He saw the four of them look stunned and raised his eyebrows.
“It’s not that unusual, yeh get a lot o’ funny folk in the Hog’s Head – that’s one of the pub down in the village. Mighta bin a dragon dealer, mightn’ he? I never saw his face he kept his hood up.”
Harry sank down next to the bowl of peas.
“What did you talk to him about, Hagrid? Did you mention Hogwarts at all?”
“Mighta come up,” said Hagrid, frowning as he tried to remember. “Yeah … he asked what I did, an’ I told him I was gamekeeper here … He asked a bit about the sorta creature I look after … so I told him … an’ I said what I’d always really wanted was a dragon … an’ then … I can’ remember too well, ‘cause he kept buyin’ me drinks … Let’s see … Yeah, then he said he had the dragon egg an’ we could play cards fer it if I wanted … but he had ter be sure I could handle it, he didn’t want it ter go ter any old home … So I told him, after Fluffy, a dragon would be easy …”
“And did he – did he seem interested in Fluffy?” Harry asked, trying to keep his voice calm.
“Well – yeah – how many three-headed dogs d’yeh meet, even around Hogwarts? So I told him, Fluffy a piece o’ cake if yeh know how to calm him down, jus’ play him a bit o’ music an’ he’ll go straight off ter sleep –”
Hagrid suddenly looked horrified.
“I shouldn’ta told yeh that!” he blurted out. “Forget I said it! Hey – where’re yeh goin’?”
Harry, Jay, Ron and Hermione didn’t speak to each other at all until they came to a halt in the Entrance Hall, which seemed very cold and gloomy after the grounds.

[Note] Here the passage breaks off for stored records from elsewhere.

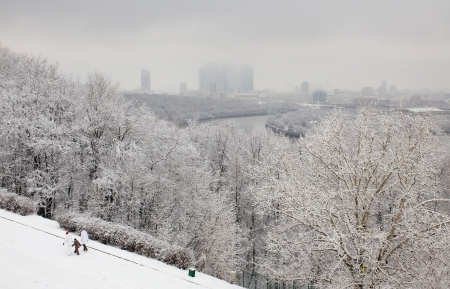 A family walk past snowfall trees in Moscow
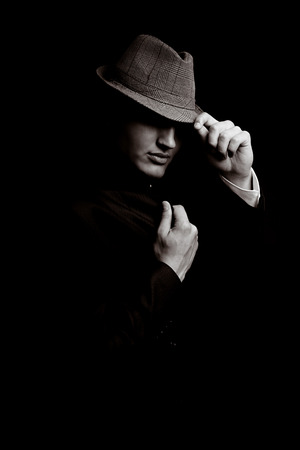 low key portrait of young gangster with hat in the darkness  Sepia toning  photo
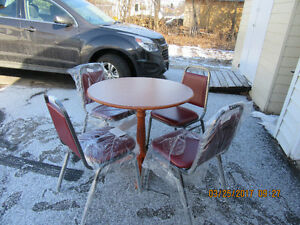 Table with 4 New chair's  ******** More hotel furniture for sale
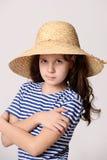 Mädchen in einem Strohhut und in einem gestreiften Hemd Stockbilder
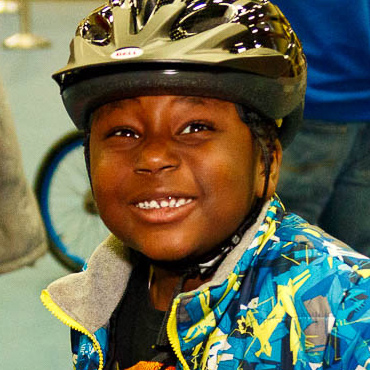 Child in bike helmet smiling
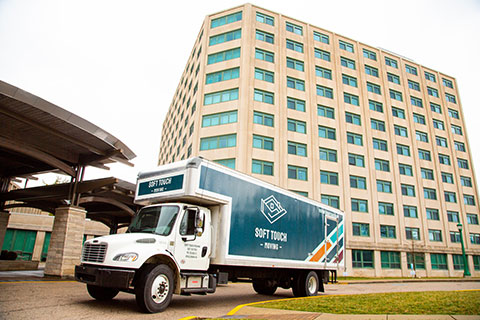 Soft Touch Moving truck outside an Indiana University Dorm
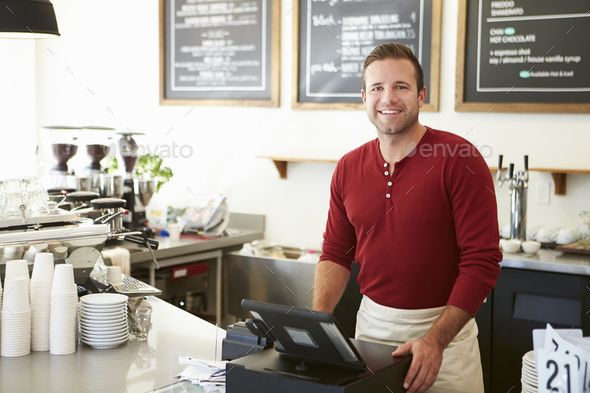Customer Paying In Coffee Shop Using Touchscreen - Stock Photo - Images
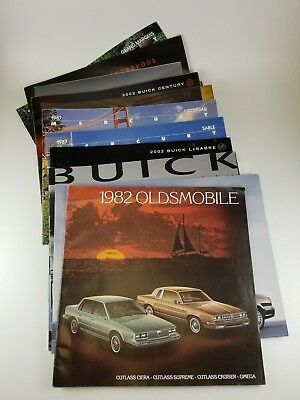 Lot of 28 New Car Dealer Brochures from the 70s 80s 90s and 2000s GM Ford Misc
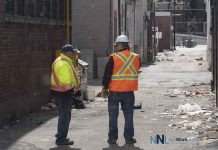Thunder Bay Roads Crew surveying lane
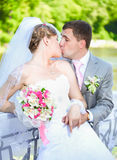 Portrait of young bride and groom kissing on sunny day outdoors Stock Photo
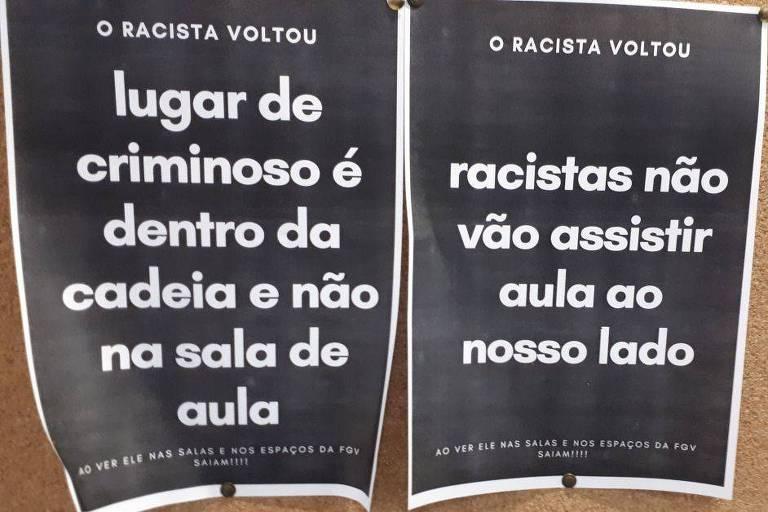 Cartaz com os dizeres: o racista voltou. Lugar de criminoso é dentro da cadeia e não na sala de aula; Racistas não vão assistir aula do nosso lado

“We’ve got to go to Dumbledore,” said Harry. “Hagrid told that stranger how to get past Fluffy and it was either Snape or Voldemort under that cloak – it must’ve been easy, once he’d got Hagrid drunk. I just hope Dumbledore believes us. Firenze might back us up if Bane doesn’t stop him. Where’s Dumbledore’s office?”
They looked around, as if hoping to see a sign pointing them in the right direction. They had never been told where Dumbledore lived, nor did they know anyone who had been sent to see him.
“We’ll just have to –” Harry began, but a voice suddenly rang across the hall.
“What are you three doing inside?”
It was Professor McGonagall, carrying a large pile of books.
“We want to see Professor Dumbledore,” said Hermione, rather bravely, Harry, Jay and Ron thought.
“See Professor Dumbledore?” Professor McGonagall repeated, as though this was a very fish thing to want to do. “Why?”
Harry swallowed – now what?
“We want to talk to him about something we found out,” said Jay.
“Really,” said Professor McGonagall. “And what was that?”
The four of them looked at each other.
“It’s just between us five,” said Jay, but he wished at once he hadn’t, because Professor McGonagall’s nostrils flared.
“Professor Dumbledore left ten minutes ago,” she said coldly. “He received an urgent owl from the Ministry of Magic and flew off for London at once.”
“He’s gone?” said Harry frantically. “Now?”
“Professor Dumbledore is a great wizard, Potter; he has many demands on his time –”
“But this is important.”
“Something that you have found out is more important than the Ministry of Magic, Potter.”
“Look,” said Harry, throwing caution to the winds, “Professor – it’s about the Philosopher’s Stone –”
Whatever Professor McGonagall had expected, it wasn’t that. The books she was carrying tumbled out of her arms but she didn’t pick them up.
“How do you –?”
“Professor, I think – I know – that Sn – that someone’s going to try and steal the Stone. I’ve got to talk to Professor Dumbledore.”
She eyed him with a mixture of shock and suspicion.
“Professor Dumbledore will be back tomorrow,” she said finally. “I don’t know how you four found out about the stone, but rest assured, no one can possibly steal it, it’s too well protected.”
“But Professor –”
“Potter, I know what I’m talking about,” she said shortly. She bent down and gathered up the fallen books. “I suggest you all go back outside and enjoy the sunshine.”
But they didn’t
“It’s tonight,” said Harry, once he was sure Professor McGonagall was out of earshot. “Snape’s going through the trapdoor tonight. He’s found out everything he needs and now he’s got Dumbledore out of the way. He sent that note; I bet the Ministry of Magic will get a real shock when Dumbledore turns up.”
“But what can we –”
Hermione gasped. Harry, Jay and Ron wheeled round.
Snape was staring there.
“Good afternoon,” he said smoothly.
They stared at him.
“You shouldn’t be inside on a day like this,” he said, with an odd, twisted smile.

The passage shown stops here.